Stored data entries:

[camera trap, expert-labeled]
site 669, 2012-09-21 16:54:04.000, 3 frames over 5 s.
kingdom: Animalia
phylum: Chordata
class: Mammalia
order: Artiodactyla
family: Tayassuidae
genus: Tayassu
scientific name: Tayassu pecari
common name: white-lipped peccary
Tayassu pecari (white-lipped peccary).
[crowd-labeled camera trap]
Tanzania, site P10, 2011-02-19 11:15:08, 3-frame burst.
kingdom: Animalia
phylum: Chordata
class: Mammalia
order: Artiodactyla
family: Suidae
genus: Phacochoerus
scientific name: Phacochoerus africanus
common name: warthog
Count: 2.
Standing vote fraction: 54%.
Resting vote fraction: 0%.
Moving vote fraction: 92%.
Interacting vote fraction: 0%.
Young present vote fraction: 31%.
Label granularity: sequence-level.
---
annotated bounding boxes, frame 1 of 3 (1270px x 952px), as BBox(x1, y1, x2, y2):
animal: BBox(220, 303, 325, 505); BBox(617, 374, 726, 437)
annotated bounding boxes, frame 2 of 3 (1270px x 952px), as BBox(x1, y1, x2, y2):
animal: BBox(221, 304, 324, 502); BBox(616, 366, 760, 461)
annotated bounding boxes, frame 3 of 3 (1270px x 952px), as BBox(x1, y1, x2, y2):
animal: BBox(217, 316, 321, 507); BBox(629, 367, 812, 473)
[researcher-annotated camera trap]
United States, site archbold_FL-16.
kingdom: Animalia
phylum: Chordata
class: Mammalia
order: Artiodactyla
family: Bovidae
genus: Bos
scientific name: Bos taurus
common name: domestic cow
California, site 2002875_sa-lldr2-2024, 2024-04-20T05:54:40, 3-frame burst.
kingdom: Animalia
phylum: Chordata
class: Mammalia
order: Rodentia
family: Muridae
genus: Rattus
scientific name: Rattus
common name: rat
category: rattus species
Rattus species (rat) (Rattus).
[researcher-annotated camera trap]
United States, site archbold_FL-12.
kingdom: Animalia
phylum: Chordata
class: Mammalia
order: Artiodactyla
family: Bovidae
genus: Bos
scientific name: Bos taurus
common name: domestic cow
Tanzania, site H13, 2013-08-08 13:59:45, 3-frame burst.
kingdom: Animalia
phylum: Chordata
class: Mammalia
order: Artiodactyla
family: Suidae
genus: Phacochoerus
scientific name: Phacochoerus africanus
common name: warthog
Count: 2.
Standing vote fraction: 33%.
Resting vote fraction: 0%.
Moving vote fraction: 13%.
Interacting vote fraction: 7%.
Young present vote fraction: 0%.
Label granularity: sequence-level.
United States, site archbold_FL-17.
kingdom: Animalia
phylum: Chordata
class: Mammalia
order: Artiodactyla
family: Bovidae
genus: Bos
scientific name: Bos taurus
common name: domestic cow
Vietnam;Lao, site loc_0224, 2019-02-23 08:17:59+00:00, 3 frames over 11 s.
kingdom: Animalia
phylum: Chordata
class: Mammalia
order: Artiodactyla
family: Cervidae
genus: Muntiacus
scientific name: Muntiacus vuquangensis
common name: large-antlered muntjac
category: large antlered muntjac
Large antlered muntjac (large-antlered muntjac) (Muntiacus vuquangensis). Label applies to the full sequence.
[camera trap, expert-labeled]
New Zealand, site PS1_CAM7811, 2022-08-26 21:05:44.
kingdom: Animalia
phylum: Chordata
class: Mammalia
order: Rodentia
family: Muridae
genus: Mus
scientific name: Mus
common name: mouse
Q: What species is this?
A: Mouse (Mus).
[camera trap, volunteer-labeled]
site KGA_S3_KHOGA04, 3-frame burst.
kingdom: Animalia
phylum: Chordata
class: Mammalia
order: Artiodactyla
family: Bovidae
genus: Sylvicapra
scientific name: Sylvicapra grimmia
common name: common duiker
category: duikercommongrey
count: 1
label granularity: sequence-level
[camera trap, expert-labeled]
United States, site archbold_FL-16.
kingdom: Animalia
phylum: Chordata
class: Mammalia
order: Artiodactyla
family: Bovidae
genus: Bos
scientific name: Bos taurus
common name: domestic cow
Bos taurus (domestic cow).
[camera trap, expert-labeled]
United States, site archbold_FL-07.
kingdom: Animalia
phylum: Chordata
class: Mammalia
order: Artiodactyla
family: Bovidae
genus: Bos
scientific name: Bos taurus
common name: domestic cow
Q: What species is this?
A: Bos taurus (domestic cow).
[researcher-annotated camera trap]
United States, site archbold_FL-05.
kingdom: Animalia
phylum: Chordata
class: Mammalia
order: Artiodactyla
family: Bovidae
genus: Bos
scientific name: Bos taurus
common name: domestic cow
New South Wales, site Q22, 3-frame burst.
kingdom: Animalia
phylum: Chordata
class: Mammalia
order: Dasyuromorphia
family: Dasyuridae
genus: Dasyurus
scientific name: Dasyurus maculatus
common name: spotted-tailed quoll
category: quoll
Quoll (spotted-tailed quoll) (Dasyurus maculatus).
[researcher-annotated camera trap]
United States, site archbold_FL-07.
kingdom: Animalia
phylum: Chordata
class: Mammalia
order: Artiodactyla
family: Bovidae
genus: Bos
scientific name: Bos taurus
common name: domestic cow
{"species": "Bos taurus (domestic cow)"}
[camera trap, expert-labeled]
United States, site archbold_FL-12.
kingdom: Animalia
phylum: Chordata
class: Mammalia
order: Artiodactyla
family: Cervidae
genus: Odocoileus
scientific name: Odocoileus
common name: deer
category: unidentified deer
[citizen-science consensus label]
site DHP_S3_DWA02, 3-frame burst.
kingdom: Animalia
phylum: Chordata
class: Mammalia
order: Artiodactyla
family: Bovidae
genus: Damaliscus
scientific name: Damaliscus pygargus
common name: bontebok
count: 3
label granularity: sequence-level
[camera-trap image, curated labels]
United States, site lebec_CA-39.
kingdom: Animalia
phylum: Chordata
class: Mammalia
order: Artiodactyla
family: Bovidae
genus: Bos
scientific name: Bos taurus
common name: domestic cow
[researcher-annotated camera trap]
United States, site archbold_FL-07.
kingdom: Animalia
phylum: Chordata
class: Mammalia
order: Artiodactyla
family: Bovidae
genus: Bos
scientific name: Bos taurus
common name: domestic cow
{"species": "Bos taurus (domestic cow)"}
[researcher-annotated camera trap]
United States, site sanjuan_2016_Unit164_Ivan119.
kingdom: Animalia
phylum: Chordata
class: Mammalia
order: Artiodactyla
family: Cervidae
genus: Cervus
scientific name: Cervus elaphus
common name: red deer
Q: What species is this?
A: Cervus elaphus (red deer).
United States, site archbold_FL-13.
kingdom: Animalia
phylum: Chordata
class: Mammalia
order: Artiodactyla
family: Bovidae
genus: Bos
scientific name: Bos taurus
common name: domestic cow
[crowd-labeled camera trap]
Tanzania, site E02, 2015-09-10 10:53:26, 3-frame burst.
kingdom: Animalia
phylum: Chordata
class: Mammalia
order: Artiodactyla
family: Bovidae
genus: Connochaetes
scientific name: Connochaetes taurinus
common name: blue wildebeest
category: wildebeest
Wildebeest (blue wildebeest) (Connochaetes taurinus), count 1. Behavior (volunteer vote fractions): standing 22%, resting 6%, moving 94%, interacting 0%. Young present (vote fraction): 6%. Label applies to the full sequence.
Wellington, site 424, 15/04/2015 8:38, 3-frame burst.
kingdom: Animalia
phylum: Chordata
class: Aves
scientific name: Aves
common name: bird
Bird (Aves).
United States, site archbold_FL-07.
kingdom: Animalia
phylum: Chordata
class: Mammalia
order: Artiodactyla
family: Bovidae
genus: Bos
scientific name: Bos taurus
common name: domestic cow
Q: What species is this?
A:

YOUR TASK. When answering, write out each of the lines above exactly as given.

REPLY TO THE EXERCISE.
[camera trap, expert-labeled]
site 669, 2012-09-21 16:54:04.000, 3 frames over 5 s.
kingdom: Animalia
phylum: Chordata
class: Mammalia
order: Artiodactyla
family: Tayassuidae
genus: Tayassu
scientific name: Tayassu pecari
common name: white-lipped peccary
Tayassu pecari (white-lipped peccary).
[crowd-labeled camera trap]
Tanzania, site P10, 2011-02-19 11:15:08, 3-frame burst.
kingdom: Animalia
phylum: Chordata
class: Mammalia
order: Artiodactyla
family: Suidae
genus: Phacochoerus
scientific name: Phacochoerus africanus
common name: warthog
Count: 2.
Standing vote fraction: 54%.
Resting vote fraction: 0%.
Moving vote fraction: 92%.
Interacting vote fraction: 0%.
Young present vote fraction: 31%.
Label granularity: sequence-level.
---
annotated bounding boxes, frame 1 of 3 (1270px x 952px), as BBox(x1, y1, x2, y2):
animal: BBox(220, 303, 325, 505); BBox(617, 374, 726, 437)
annotated bounding boxes, frame 2 of 3 (1270px x 952px), as BBox(x1, y1, x2, y2):
animal: BBox(221, 304, 324, 502); BBox(616, 366, 760, 461)
annotated bounding boxes, frame 3 of 3 (1270px x 952px), as BBox(x1, y1, x2, y2):
animal: BBox(217, 316, 321, 507); BBox(629, 367, 812, 473)
[researcher-annotated camera trap]
United States, site archbold_FL-16.
kingdom: Animalia
phylum: Chordata
class: Mammalia
order: Artiodactyla
family: Bovidae
genus: Bos
scientific name: Bos taurus
common name: domestic cow
California, site 2002875_sa-lldr2-2024, 2024-04-20T05:54:40, 3-frame burst.
kingdom: Animalia
phylum: Chordata
class: Mammalia
order: Rodentia
family: Muridae
genus: Rattus
scientific name: Rattus
common name: rat
category: rattus species
Rattus species (rat) (Rattus).
[researcher-annotated camera trap]
United States, site archbold_FL-12.
kingdom: Animalia
phylum: Chordata
class: Mammalia
order: Artiodactyla
family: Bovidae
genus: Bos
scientific name: Bos taurus
common name: domestic cow
Tanzania, site H13, 2013-08-08 13:59:45, 3-frame burst.
kingdom: Animalia
phylum: Chordata
class: Mammalia
order: Artiodactyla
family: Suidae
genus: Phacochoerus
scientific name: Phacochoerus africanus
common name: warthog
Count: 2.
Standing vote fraction: 33%.
Resting vote fraction: 0%.
Moving vote fraction: 13%.
Interacting vote fraction: 7%.
Young present vote fraction: 0%.
Label granularity: sequence-level.
United States, site archbold_FL-17.
kingdom: Animalia
phylum: Chordata
class: Mammalia
order: Artiodactyla
family: Bovidae
genus: Bos
scientific name: Bos taurus
common name: domestic cow
Vietnam;Lao, site loc_0224, 2019-02-23 08:17:59+00:00, 3 frames over 11 s.
kingdom: Animalia
phylum: Chordata
class: Mammalia
order: Artiodactyla
family: Cervidae
genus: Muntiacus
scientific name: Muntiacus vuquangensis
common name: large-antlered muntjac
category: large antlered muntjac
Large antlered muntjac (large-antlered muntjac) (Muntiacus vuquangensis). Label applies to the full sequence.
[camera trap, expert-labeled]
New Zealand, site PS1_CAM7811, 2022-08-26 21:05:44.
kingdom: Animalia
phylum: Chordata
class: Mammalia
order: Rodentia
family: Muridae
genus: Mus
scientific name: Mus
common name: mouse
Q: What species is this?
A: Mouse (Mus).
[camera trap, volunteer-labeled]
site KGA_S3_KHOGA04, 3-frame burst.
kingdom: Animalia
phylum: Chordata
class: Mammalia
order: Artiodactyla
family: Bovidae
genus: Sylvicapra
scientific name: Sylvicapra grimmia
common name: common duiker
category: duikercommongrey
count: 1
label granularity: sequence-level
[camera trap, expert-labeled]
United States, site archbold_FL-16.
kingdom: Animalia
phylum: Chordata
class: Mammalia
order: Artiodactyla
family: Bovidae
genus: Bos
scientific name: Bos taurus
common name: domestic cow
Bos taurus (domestic cow).
[camera trap, expert-labeled]
United States, site archbold_FL-07.
kingdom: Animalia
phylum: Chordata
class: Mammalia
order: Artiodactyla
family: Bovidae
genus: Bos
scientific name: Bos taurus
common name: domestic cow
Q: What species is this?
A: Bos taurus (domestic cow).
[researcher-annotated camera trap]
United States, site archbold_FL-05.
kingdom: Animalia
phylum: Chordata
class: Mammalia
order: Artiodactyla
family: Bovidae
genus: Bos
scientific name: Bos taurus
common name: domestic cow
New South Wales, site Q22, 3-frame burst.
kingdom: Animalia
phylum: Chordata
class: Mammalia
order: Dasyuromorphia
family: Dasyuridae
genus: Dasyurus
scientific name: Dasyurus maculatus
common name: spotted-tailed quoll
category: quoll
Quoll (spotted-tailed quoll) (Dasyurus maculatus).
[researcher-annotated camera trap]
United States, site archbold_FL-07.
kingdom: Animalia
phylum: Chordata
class: Mammalia
order: Artiodactyla
family: Bovidae
genus: Bos
scientific name: Bos taurus
common name: domestic cow
{"species": "Bos taurus (domestic cow)"}
[camera trap, expert-labeled]
United States, site archbold_FL-12.
kingdom: Animalia
phylum: Chordata
class: Mammalia
order: Artiodactyla
family: Cervidae
genus: Odocoileus
scientific name: Odocoileus
common name: deer
category: unidentified deer
[citizen-science consensus label]
site DHP_S3_DWA02, 3-frame burst.
kingdom: Animalia
phylum: Chordata
class: Mammalia
order: Artiodactyla
family: Bovidae
genus: Damaliscus
scientific name: Damaliscus pygargus
common name: bontebok
count: 3
label granularity: sequence-level
[camera-trap image, curated labels]
United States, site lebec_CA-39.
kingdom: Animalia
phylum: Chordata
class: Mammalia
order: Artiodactyla
family: Bovidae
genus: Bos
scientific name: Bos taurus
common name: domestic cow
[researcher-annotated camera trap]
United States, site archbold_FL-07.
kingdom: Animalia
phylum: Chordata
class: Mammalia
order: Artiodactyla
family: Bovidae
genus: Bos
scientific name: Bos taurus
common name: domestic cow
{"species": "Bos taurus (domestic cow)"}
[researcher-annotated camera trap]
United States, site sanjuan_2016_Unit164_Ivan119.
kingdom: Animalia
phylum: Chordata
class: Mammalia
order: Artiodactyla
family: Cervidae
genus: Cervus
scientific name: Cervus elaphus
common name: red deer
Q: What species is this?
A: Cervus elaphus (red deer).
United States, site archbold_FL-13.
kingdom: Animalia
phylum: Chordata
class: Mammalia
order: Artiodactyla
family: Bovidae
genus: Bos
scientific name: Bos taurus
common name: domestic cow
[crowd-labeled camera trap]
Tanzania, site E02, 2015-09-10 10:53:26, 3-frame burst.
kingdom: Animalia
phylum: Chordata
class: Mammalia
order: Artiodactyla
family: Bovidae
genus: Connochaetes
scientific name: Connochaetes taurinus
common name: blue wildebeest
category: wildebeest
Wildebeest (blue wildebeest) (Connochaetes taurinus), count 1. Behavior (volunteer vote fractions): standing 22%, resting 6%, moving 94%, interacting 0%. Young present (vote fraction): 6%. Label applies to the full sequence.
Wellington, site 424, 15/04/2015 8:38, 3-frame burst.
kingdom: Animalia
phylum: Chordata
class: Aves
scientific name: Aves
common name: bird
Bird (Aves).
United States, site archbold_FL-07.
kingdom: Animalia
phylum: Chordata
class: Mammalia
order: Artiodactyla
family: Bovidae
genus: Bos
scientific name: Bos taurus
common name: domestic cow
Q: What species is this?
A:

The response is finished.